[Problem details]:
Reproduce the lines below, changing each occurrence of "red football shirt" to "red soccer jersey" and leaving everything else as it stands.

[Records of questions based on scenes]
----------

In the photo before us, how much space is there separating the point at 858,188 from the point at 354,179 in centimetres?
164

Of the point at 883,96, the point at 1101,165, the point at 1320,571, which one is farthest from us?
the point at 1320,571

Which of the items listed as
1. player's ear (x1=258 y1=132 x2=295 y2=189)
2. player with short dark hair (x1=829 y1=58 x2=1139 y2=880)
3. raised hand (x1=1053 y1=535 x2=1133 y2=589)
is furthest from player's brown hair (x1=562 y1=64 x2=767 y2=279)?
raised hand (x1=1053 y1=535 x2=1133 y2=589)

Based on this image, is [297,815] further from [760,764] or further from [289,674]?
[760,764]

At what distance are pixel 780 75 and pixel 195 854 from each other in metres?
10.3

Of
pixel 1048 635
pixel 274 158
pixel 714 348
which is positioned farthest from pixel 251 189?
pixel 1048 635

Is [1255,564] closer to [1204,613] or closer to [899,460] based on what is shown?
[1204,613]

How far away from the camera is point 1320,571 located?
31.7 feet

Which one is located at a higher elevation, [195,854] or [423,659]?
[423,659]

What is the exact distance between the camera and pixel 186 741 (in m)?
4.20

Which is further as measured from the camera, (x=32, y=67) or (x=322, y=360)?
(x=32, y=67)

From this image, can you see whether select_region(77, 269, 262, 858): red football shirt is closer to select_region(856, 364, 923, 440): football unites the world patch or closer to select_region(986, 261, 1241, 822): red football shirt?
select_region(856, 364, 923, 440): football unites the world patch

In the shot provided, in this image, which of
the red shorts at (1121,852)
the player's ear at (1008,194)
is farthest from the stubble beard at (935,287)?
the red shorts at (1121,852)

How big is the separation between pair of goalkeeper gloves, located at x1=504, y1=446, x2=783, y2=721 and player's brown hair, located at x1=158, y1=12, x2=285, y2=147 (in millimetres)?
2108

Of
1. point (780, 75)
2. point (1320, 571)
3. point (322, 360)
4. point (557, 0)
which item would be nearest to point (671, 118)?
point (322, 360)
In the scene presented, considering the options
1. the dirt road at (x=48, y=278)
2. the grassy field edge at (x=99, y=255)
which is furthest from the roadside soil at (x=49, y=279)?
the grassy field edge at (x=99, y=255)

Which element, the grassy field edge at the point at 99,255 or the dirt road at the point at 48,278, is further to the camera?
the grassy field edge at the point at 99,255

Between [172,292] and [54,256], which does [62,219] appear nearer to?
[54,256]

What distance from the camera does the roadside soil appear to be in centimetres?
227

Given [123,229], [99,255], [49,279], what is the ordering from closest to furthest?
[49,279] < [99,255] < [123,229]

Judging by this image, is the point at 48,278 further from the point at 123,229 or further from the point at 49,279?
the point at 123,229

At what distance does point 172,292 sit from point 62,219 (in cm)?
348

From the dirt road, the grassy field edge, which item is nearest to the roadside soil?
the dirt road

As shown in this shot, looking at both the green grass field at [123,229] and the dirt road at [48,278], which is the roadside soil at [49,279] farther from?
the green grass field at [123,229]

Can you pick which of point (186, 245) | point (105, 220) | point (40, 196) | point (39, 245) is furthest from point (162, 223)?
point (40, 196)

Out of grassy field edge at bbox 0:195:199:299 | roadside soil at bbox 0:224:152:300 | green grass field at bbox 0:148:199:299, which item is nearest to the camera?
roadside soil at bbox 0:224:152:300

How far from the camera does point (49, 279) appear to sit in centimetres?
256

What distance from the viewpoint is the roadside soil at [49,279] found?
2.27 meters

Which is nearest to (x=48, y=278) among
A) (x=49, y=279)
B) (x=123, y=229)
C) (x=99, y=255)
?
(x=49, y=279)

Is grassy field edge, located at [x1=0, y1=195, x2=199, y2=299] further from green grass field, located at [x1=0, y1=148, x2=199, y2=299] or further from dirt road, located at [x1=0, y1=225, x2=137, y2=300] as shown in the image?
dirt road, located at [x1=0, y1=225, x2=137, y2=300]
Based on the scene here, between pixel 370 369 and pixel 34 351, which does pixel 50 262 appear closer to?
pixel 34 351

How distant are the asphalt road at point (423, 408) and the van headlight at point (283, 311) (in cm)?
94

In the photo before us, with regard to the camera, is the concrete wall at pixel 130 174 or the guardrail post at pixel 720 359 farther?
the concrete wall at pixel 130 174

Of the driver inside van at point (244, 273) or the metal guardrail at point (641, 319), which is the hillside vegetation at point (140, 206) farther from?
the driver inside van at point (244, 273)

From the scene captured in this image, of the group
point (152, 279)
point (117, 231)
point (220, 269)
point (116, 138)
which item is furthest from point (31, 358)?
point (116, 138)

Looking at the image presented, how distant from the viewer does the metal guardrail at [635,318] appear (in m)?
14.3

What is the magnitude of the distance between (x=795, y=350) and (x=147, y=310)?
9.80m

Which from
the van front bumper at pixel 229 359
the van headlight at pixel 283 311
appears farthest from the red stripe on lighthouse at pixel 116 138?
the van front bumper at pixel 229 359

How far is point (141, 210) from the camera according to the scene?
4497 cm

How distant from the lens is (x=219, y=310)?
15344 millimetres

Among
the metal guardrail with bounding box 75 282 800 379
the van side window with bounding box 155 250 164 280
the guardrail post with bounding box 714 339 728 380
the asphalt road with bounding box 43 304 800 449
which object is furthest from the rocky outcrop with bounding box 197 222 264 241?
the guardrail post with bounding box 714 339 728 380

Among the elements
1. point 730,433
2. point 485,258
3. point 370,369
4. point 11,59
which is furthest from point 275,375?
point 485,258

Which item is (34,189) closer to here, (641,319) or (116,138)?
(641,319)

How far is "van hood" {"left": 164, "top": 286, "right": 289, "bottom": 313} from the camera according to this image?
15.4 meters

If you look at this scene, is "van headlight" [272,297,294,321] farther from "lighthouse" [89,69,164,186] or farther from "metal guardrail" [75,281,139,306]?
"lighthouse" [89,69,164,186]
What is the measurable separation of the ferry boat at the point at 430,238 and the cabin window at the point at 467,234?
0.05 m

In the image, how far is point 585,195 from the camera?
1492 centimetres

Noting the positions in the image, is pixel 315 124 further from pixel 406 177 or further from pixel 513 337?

----------

[Output of the task]:
In the photo before us, how much space is there separating the point at 858,188 from the point at 354,179 in centimetres?
164

Of the point at 883,96, the point at 1101,165, the point at 1320,571, which one is farthest from us?
the point at 1320,571

Which of the items listed as
1. player's ear (x1=258 y1=132 x2=295 y2=189)
2. player with short dark hair (x1=829 y1=58 x2=1139 y2=880)
3. raised hand (x1=1053 y1=535 x2=1133 y2=589)
is furthest from player's brown hair (x1=562 y1=64 x2=767 y2=279)?
raised hand (x1=1053 y1=535 x2=1133 y2=589)

Based on this image, is [297,815] further from [760,764] or further from [289,674]?
[760,764]

At what distance are pixel 780 75 and pixel 195 854 from each other in metres?
10.3

Of
pixel 1048 635
pixel 274 158
pixel 714 348
which is positioned farthest from pixel 251 189?
pixel 1048 635

Is [1255,564] closer to [1204,613] or closer to [899,460] based on what is shown?
[1204,613]

How far away from the camera is point 1320,571 located?
31.7 feet

Which one is located at a higher elevation, [195,854] or [423,659]?
[423,659]

What is the exact distance between the camera and pixel 186 741 (in m)?
4.20

Which is further as measured from the camera, (x=32, y=67) or (x=322, y=360)?
(x=32, y=67)

From this image, can you see whether select_region(77, 269, 262, 858): red soccer jersey is closer to select_region(856, 364, 923, 440): football unites the world patch or closer to select_region(986, 261, 1241, 822): red soccer jersey?
select_region(856, 364, 923, 440): football unites the world patch

In the shot provided, in this image, which of
the red shorts at (1121,852)
the player's ear at (1008,194)
is farthest from the stubble beard at (935,287)?
the red shorts at (1121,852)

How big is the separation between pair of goalkeeper gloves, located at x1=504, y1=446, x2=783, y2=721 and player's brown hair, located at x1=158, y1=12, x2=285, y2=147 (in millimetres)?
2108

Of
1. point (780, 75)
2. point (1320, 571)
3. point (322, 360)
4. point (557, 0)
which item would be nearest to point (671, 118)?
point (322, 360)
In the scene presented, considering the options
1. the dirt road at (x=48, y=278)
2. the grassy field edge at (x=99, y=255)
which is furthest from the roadside soil at (x=49, y=279)?
the grassy field edge at (x=99, y=255)

Which element, the grassy field edge at the point at 99,255 or the dirt road at the point at 48,278, is further to the camera?
the grassy field edge at the point at 99,255

Between [172,292] and [54,256], which does [62,219] appear nearer to?
[54,256]

What distance from the camera does the roadside soil appear to be in centimetres?
227

Given [123,229], [99,255], [49,279], what is the ordering from closest to furthest?
[49,279] < [99,255] < [123,229]

Judging by this image, is the point at 48,278 further from the point at 123,229 or further from the point at 49,279?
the point at 123,229

At what distance does point 172,292 sit from point 62,219 (in cm)?
348

From the dirt road, the grassy field edge, which item is nearest to the roadside soil?
the dirt road

As shown in this shot, looking at both the green grass field at [123,229] and the dirt road at [48,278], which is the roadside soil at [49,279] farther from?
the green grass field at [123,229]

Can you pick which of point (186, 245) | point (105, 220) | point (40, 196) | point (39, 245) is furthest from point (162, 223)?
point (40, 196)

Out of grassy field edge at bbox 0:195:199:299 | roadside soil at bbox 0:224:152:300 | green grass field at bbox 0:148:199:299, which item is nearest to the camera?
roadside soil at bbox 0:224:152:300

How far from the camera does point (49, 279) appear to sit in centimetres?
256

What distance from the viewpoint is the roadside soil at [49,279] found?
2.27 meters

Which is nearest to (x=48, y=278) among
A) (x=49, y=279)
B) (x=123, y=229)
C) (x=99, y=255)
?
(x=49, y=279)

Is grassy field edge, located at [x1=0, y1=195, x2=199, y2=299] further from green grass field, located at [x1=0, y1=148, x2=199, y2=299] or further from dirt road, located at [x1=0, y1=225, x2=137, y2=300] as shown in the image?
dirt road, located at [x1=0, y1=225, x2=137, y2=300]
Based on the scene here, between pixel 370 369 and pixel 34 351, which does pixel 50 262 appear closer to?
pixel 34 351

How distant are the asphalt road at point (423, 408) and the van headlight at point (283, 311) (in cm)?
94

In the photo before us, with regard to the camera, is the concrete wall at pixel 130 174 or the guardrail post at pixel 720 359 farther?
the concrete wall at pixel 130 174

Of the driver inside van at point (244, 273) or the metal guardrail at point (641, 319), which is the hillside vegetation at point (140, 206) farther from?
the driver inside van at point (244, 273)

From the scene captured in this image, of the group
point (152, 279)
point (117, 231)
point (220, 269)
point (116, 138)
which item is furthest from point (31, 358)?
point (116, 138)

Looking at the image presented, how distant from the viewer does the metal guardrail at [635,318] appear (in m)?
14.3

What is the magnitude of the distance between (x=795, y=350) and (x=147, y=310)?
9.80m

Which from
the van front bumper at pixel 229 359
the van headlight at pixel 283 311
appears farthest from the red stripe on lighthouse at pixel 116 138?
the van front bumper at pixel 229 359

How far is point (141, 210) from the camera according to the scene?
4497 cm

How distant from the lens is (x=219, y=310)?
15344 millimetres

Among
the metal guardrail with bounding box 75 282 800 379
the van side window with bounding box 155 250 164 280
the guardrail post with bounding box 714 339 728 380
the asphalt road with bounding box 43 304 800 449
which object is furthest from the rocky outcrop with bounding box 197 222 264 241?
the guardrail post with bounding box 714 339 728 380

Among the elements
1. point 730,433
2. point 485,258
3. point 370,369
4. point 11,59
which is furthest from point 275,375?
point 485,258

Which item is (34,189) closer to here, (641,319) or (116,138)?
(641,319)

How far is "van hood" {"left": 164, "top": 286, "right": 289, "bottom": 313} from the camera according to this image?
15.4 meters

If you look at this scene, is "van headlight" [272,297,294,321] farther from "lighthouse" [89,69,164,186] or farther from "metal guardrail" [75,281,139,306]?
"lighthouse" [89,69,164,186]
What is the measurable separation of the ferry boat at the point at 430,238 and the cabin window at the point at 467,234?
0.05 m

In the image, how far is point 585,195 from the camera?
1492 centimetres

Noting the positions in the image, is pixel 315 124 further from pixel 406 177 or further from pixel 513 337?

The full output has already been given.